Ironically, the U.S. has vast, untapped resources that could support our economic and national security. Unfortunately, the mine permitting process in this country is outdated and redundant, creating a self-inflicted wound that must be healed.
It now takes at least seven to 10 years for a mining permit to be issued. This is unheard of even in other developed countries, such as Canada and Australia, where a mine can be permitted in one-fifth the time.
This long, uncertain process drives American companies to invest in foreign mining opportunities, draining jobs and resources that belong here at home.

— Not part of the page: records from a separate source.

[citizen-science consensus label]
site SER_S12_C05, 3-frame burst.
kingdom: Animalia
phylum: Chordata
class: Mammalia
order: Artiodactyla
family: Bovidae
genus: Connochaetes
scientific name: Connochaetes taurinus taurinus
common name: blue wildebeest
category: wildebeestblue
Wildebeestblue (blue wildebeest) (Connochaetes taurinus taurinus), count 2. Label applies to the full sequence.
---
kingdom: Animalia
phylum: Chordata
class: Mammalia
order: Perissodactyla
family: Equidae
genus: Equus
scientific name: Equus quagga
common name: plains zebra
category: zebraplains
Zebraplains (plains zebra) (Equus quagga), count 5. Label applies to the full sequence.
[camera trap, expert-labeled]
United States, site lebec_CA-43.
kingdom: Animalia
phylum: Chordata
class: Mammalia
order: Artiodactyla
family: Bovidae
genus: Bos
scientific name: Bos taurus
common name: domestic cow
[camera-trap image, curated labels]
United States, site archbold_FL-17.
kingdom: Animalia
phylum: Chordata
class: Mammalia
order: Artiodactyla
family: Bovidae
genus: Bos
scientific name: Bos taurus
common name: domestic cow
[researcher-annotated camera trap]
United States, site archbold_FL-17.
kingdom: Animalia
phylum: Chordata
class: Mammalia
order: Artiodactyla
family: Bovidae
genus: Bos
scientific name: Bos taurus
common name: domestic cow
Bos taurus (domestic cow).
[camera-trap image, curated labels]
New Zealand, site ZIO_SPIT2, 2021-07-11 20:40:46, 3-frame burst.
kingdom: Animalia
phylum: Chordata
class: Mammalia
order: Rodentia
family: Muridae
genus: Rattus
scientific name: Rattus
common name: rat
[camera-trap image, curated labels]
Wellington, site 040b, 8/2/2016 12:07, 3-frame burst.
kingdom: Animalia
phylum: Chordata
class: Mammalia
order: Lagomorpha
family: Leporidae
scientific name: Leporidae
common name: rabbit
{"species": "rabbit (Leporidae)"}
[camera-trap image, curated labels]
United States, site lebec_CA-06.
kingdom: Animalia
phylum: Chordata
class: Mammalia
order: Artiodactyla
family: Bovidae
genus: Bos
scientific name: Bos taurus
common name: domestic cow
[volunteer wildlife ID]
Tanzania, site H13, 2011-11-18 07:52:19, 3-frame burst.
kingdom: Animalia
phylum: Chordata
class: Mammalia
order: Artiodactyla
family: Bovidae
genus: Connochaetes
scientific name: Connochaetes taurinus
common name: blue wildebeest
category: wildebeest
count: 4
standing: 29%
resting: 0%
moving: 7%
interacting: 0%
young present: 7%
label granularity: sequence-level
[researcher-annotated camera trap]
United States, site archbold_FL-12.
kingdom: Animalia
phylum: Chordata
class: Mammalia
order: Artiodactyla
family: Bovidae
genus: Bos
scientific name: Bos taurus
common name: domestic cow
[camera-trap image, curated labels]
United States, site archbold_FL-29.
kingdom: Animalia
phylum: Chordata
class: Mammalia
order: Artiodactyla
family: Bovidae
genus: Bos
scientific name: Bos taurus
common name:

Minerals such as copper, zinc, and nickel could be extracted in greater abundance domestically, if the U.S. had a less cumbersome regulatory system. But a permitting process that involves duplicative reviews at federal and state levels, often by multiple agencies that are not actively communicating with each other, hampers investment, job creation and national security.
Congress needs to address the mine permitting problem by approving legislation that would streamline the process. Without statutory and regulatory changes, workers, entrepreneurs, and the military will gain little benefit from the estimated $6.2 trillion worth of minerals currently located within U.S. borders. As our dependence on foreign supplies of strategically important minerals increases, the task of rebuilding our military muscle may be hostage to foreign suppliers.
The permitting problem has already given China a virtual lock on global supplies of rare earth minerals. Though their names may be unfamiliar, elements like neodymium, lanthanum and dysprosium are critically important to the defense industry.
In 2010, China used its rare earth monopoly to exert leverage over Japan during a diplomatic dispute. We should only expect that the Chinese will use that tactic again when they find it to their advantage. As the president has noted, it is unsurprising that foreign countries are aggressively purchasing and developing their own industries in order to exert significant influence on their peers and competitors. What is disturbing, though, is that so little has been done to level the playing field for our own mining companies.
Streamlining mine permits will not result overnight in American mineral independence. There is much work to be done to overcome decades of neglect for the basic raw materials that power our industrial base. But allowing American miners to get back to work, rather than waiting on multiple, redundant teams of lawyers to pore through thousands of pages of permitting applications, is a positive first step toward strengthening our economy and our military for years to come.
Jeff A. Green is president and founder of J.A. Green & Company, a bipartisan government relations firm based in Washington D.C.